- What needs to be done
In your copy, include no images, and write out every entry below exactly as it stands.

Segment Start: Input material

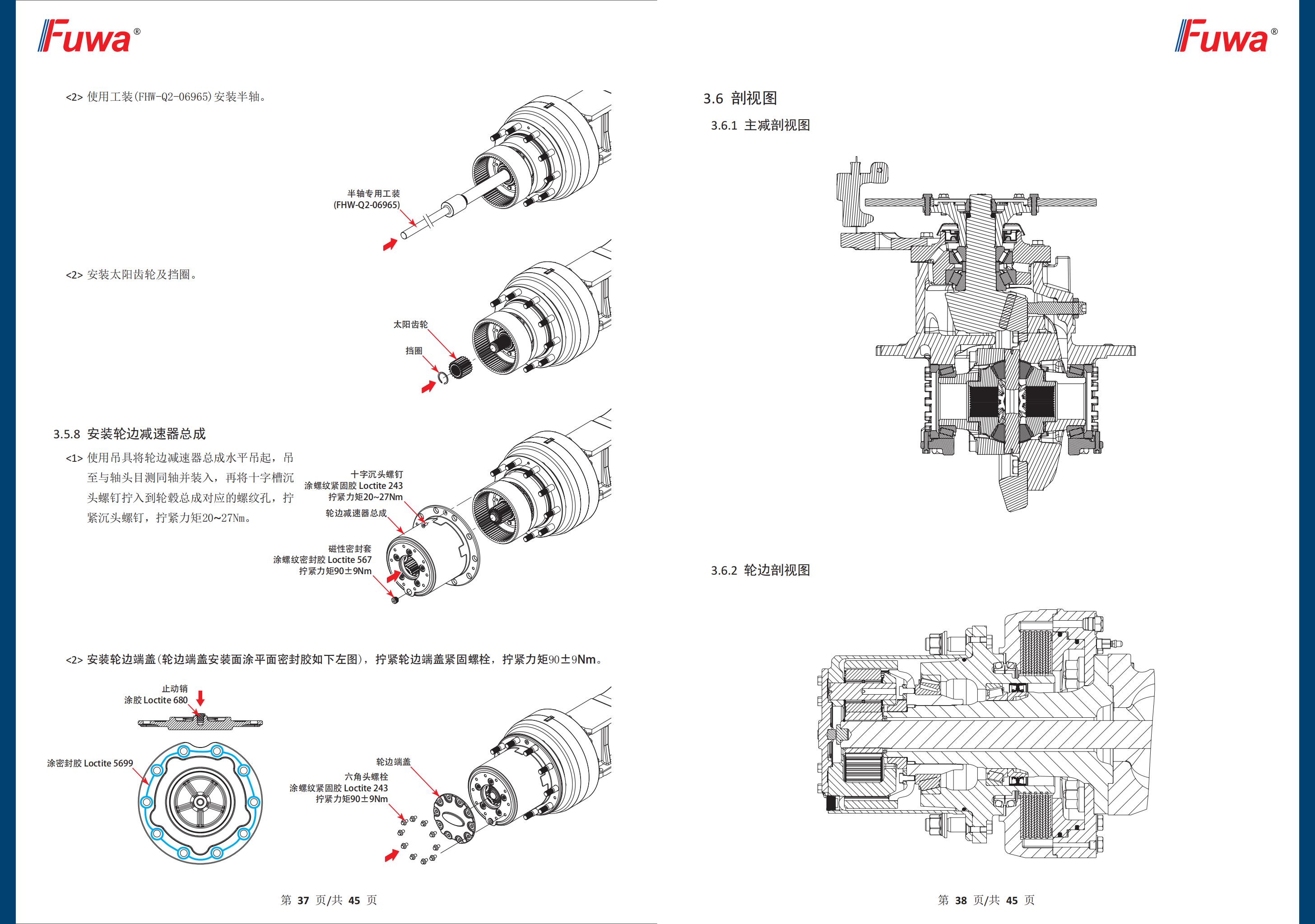 Fuwa®

<2> 使用工装(FHW-Q2-06965)安装半轴。

半轴专用工装
(FHW-Q2-06965)

<2> 安装太阳齿轮及挡圈。

太阳齿轮

挡圈

3.5.8 安装轮边减速器总成

<1> 使用吊具将轮边减速器总成水平吊起，吊至与轴头目测同轴并装入，再将十字槽沉头螺钉拧入到轮毂总成对应的螺纹孔，拧紧沉头螺钉，拧紧力矩20~27Nm。

十字沉头螺钉
涂螺纹紧固胶 Loctite 243
拧紧力矩20~27Nm

轮边减速器总成

磁性密封套
涂螺纹密封胶 Loctite 567
拧紧力矩90±9Nm

<2> 安装轮边端盖(轮边端盖安装面涂平面密封胶如下左图)，拧紧轮边端盖紧固螺栓，拧紧力矩90±9Nm。

止动销
涂胶 Loctite 680

涂密封胶 Loctite 5699

轮边端盖

六角头螺栓
涂螺纹紧固胶 Loctite 243
拧紧力矩90±9Nm

第 37 页/共 45 页

Fuwa®

3.6 剖视图

3.6.1 主减剖视图

3.6.2 轮边剖视图

第 38 页/共 45 页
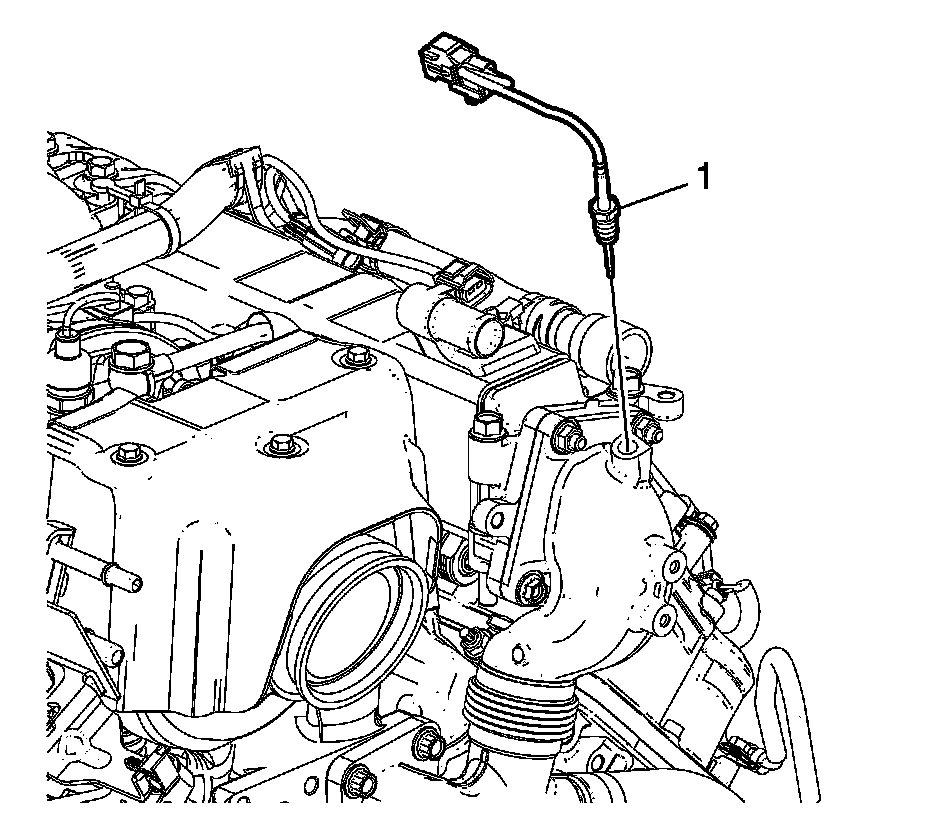 1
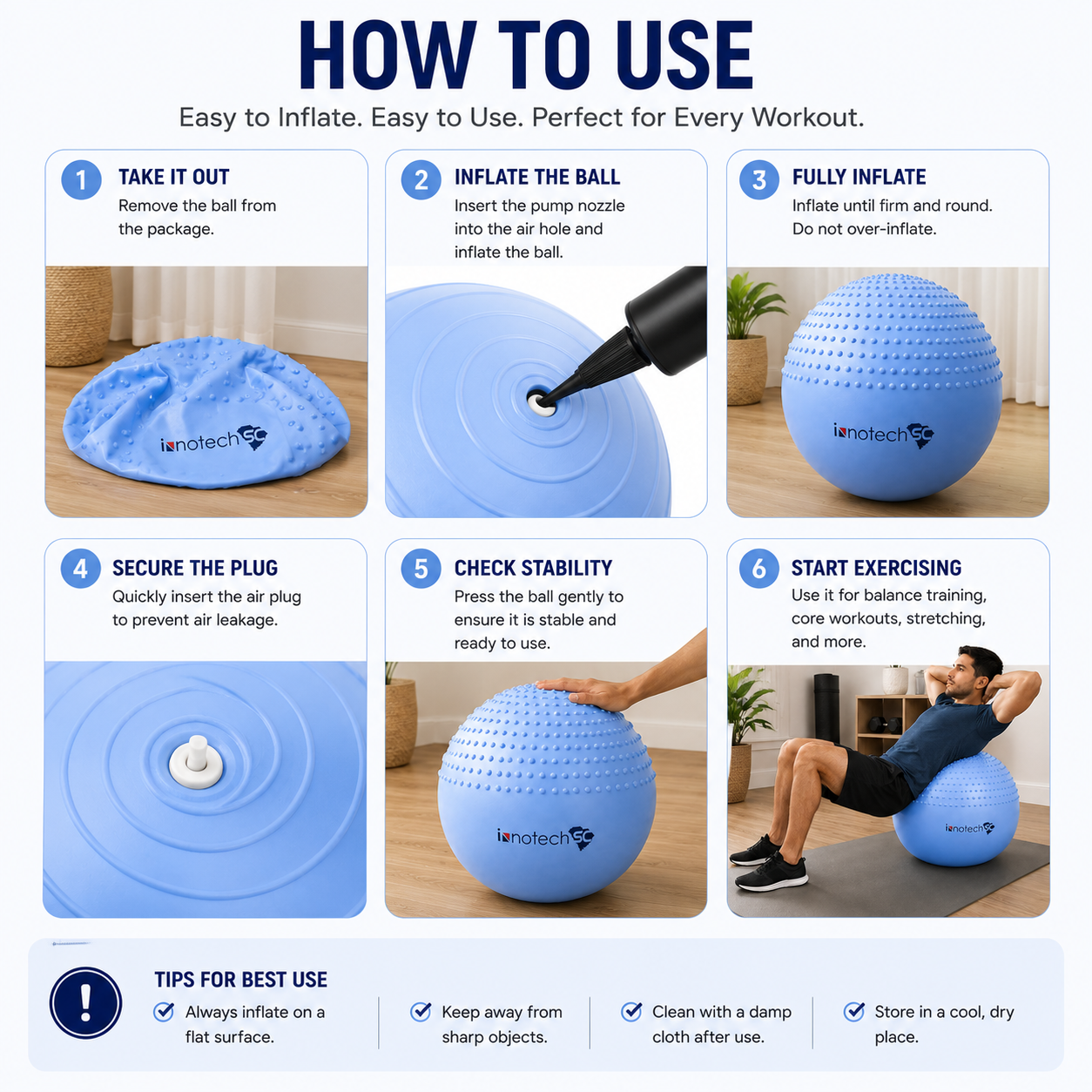 HOW TO USE

Easy to Inflate. Easy to Use. Perfect for Every Workout.

1 TAKE IT OUT
Remove the ball from the package.

innotech SC

2 INFLATE THE BALL
Insert the pump nozzle into the air hole and inflate the ball.

3 FULLY INFLATE
Inflate until firm and round. Do not over-inflate.

innotech SC

4 SECURE THE PLUG
Quickly insert the air plug to prevent air leakage.

5 CHECK STABILITY
Press the ball gently to ensure it is stable and ready to use.

innotech SC

6 START EXERCISING
Use it for balance training, core workouts, stretching, and more.

innotech SC

!

TIPS FOR BEST USE

Always inflate on a flat surface.

Keep away from sharp objects.

Clean with a damp cloth after use.

Store in a cool, dry place.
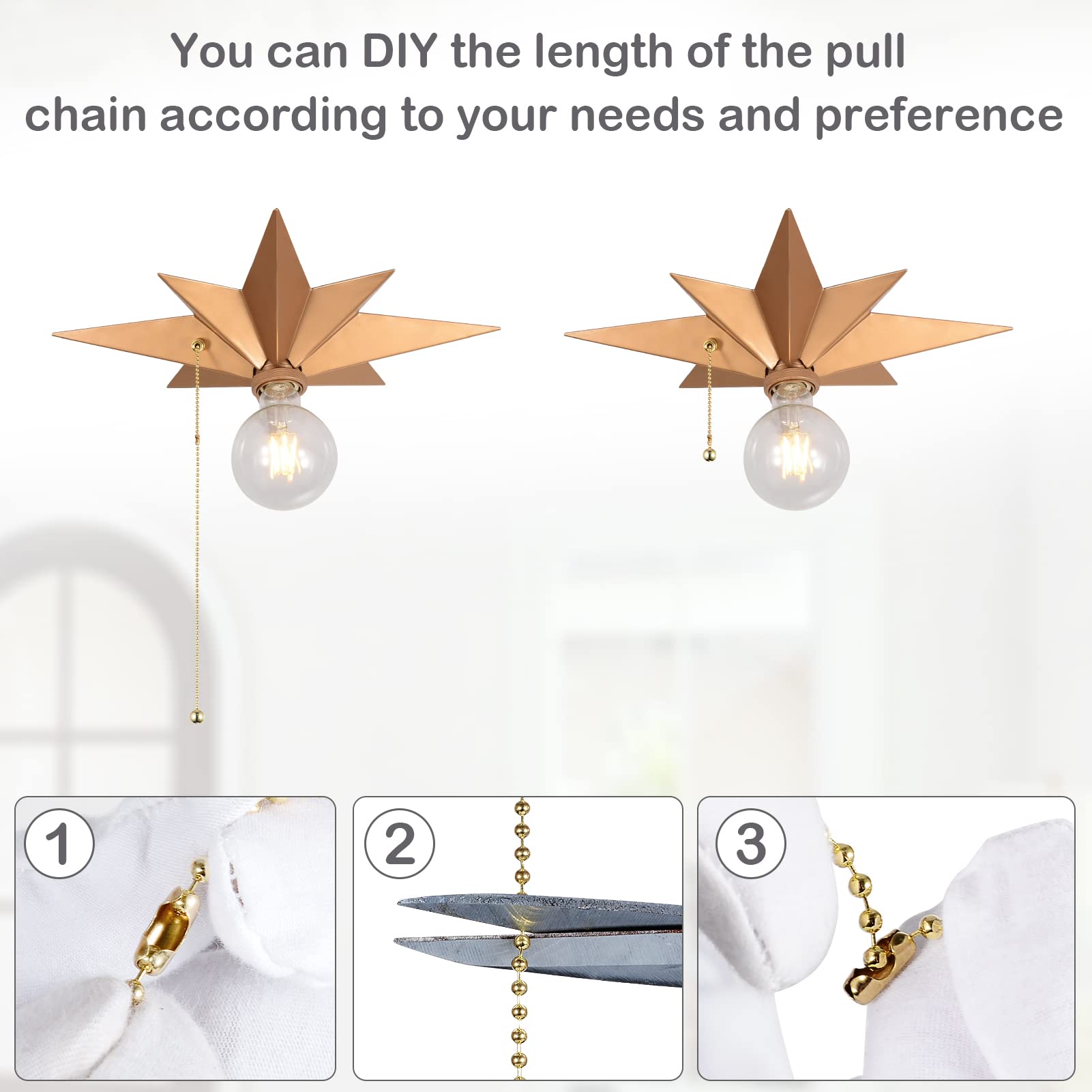 You can DIY the length of the pull chain according to your needs and preference

1

2

3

Segment End: Input material

- Solution to this task
 Fuwa®

<2> 使用工装(FHW-Q2-06965)安装半轴。

半轴专用工装
(FHW-Q2-06965)

<2> 安装太阳齿轮及挡圈。

太阳齿轮

挡圈

3.5.8 安装轮边减速器总成

<1> 使用吊具将轮边减速器总成水平吊起，吊至与轴头目测同轴并装入，再将十字槽沉头螺钉拧入到轮毂总成对应的螺纹孔，拧紧沉头螺钉，拧紧力矩20~27Nm。

十字沉头螺钉
涂螺纹紧固胶 Loctite 243
拧紧力矩20~27Nm

轮边减速器总成

磁性密封套
涂螺纹密封胶 Loctite 567
拧紧力矩90±9Nm

<2> 安装轮边端盖(轮边端盖安装面涂平面密封胶如下左图)，拧紧轮边端盖紧固螺栓，拧紧力矩90±9Nm。

止动销
涂胶 Loctite 680

涂密封胶 Loctite 5699

轮边端盖

六角头螺栓
涂螺纹紧固胶 Loctite 243
拧紧力矩90±9Nm

第 37 页/共 45 页

Fuwa®

3.6 剖视图

3.6.1 主减剖视图

3.6.2 轮边剖视图

第 38 页/共 45 页
 1
 HOW TO USE

Easy to Inflate. Easy to Use. Perfect for Every Workout.

1 TAKE IT OUT
Remove the ball from the package.

innotech SC

2 INFLATE THE BALL
Insert the pump nozzle into the air hole and inflate the ball.

3 FULLY INFLATE
Inflate until firm and round. Do not over-inflate.

innotech SC

4 SECURE THE PLUG
Quickly insert the air plug to prevent air leakage.

5 CHECK STABILITY
Press the ball gently to ensure it is stable and ready to use.

innotech SC

6 START EXERCISING
Use it for balance training, core workouts, stretching, and more.

innotech SC

!

TIPS FOR BEST USE

Always inflate on a flat surface.

Keep away from sharp objects.

Clean with a damp cloth after use.

Store in a cool, dry place.
 You can DIY the length of the pull chain according to your needs and preference

1

2

3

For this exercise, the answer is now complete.